Press "Enter" to skip to content

Category: R

Image Classification with Keras and TensorFlow 2 in R

Shirin Glander takes us through the task of image classification using TensorFlow version 2.2.0:

Recently, I have been getting a few comments on my old article on image classification with Keras, saying that they are getting errors with the code. And I have also gotten a few questions about how to use a Keras model to predict on new images (of different size). Instead of replying to them all individually, I decided to write this updated version using recent Keras and TensorFlow versions (all package versions and system information can be found at the bottom of this article, as usual).

Click through for the R code.

Comments closed

R: Avoid apply() with Large Datasets

George Pipis walks us through the performance cost of using the apply() function against a large dataset in R:

When we are dealing with large datasets and there is a need to calculate some values like the row/column min/max/rank/mean etc we should avoid the apply function because it takes a lot of time. Instead, we can use the matrixStats package and its corresponding functions. Let’s provide some comparisons.
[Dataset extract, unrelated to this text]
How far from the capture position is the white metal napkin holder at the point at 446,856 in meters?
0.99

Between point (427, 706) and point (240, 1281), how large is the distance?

Click through for a demonstration of how much slower it can be in certain cases. H/T R-Bloggers.

Comments closed

Filtering with dplyr Using Strings as Expressions

Kenneth Tay shows how to build arbitrary expressions to execute in dplyr’s filter function:

This took me a while to figure out and so I thought I would post this as future reference. Let’s say I have the mtcars data and I want to filter for just the rows with cyl == 6. I would do something like this:

library(tidyverse)
data(mtcars)
mtcars %>% filter(cyl == 6)

What if I had the filter condition as a string instead?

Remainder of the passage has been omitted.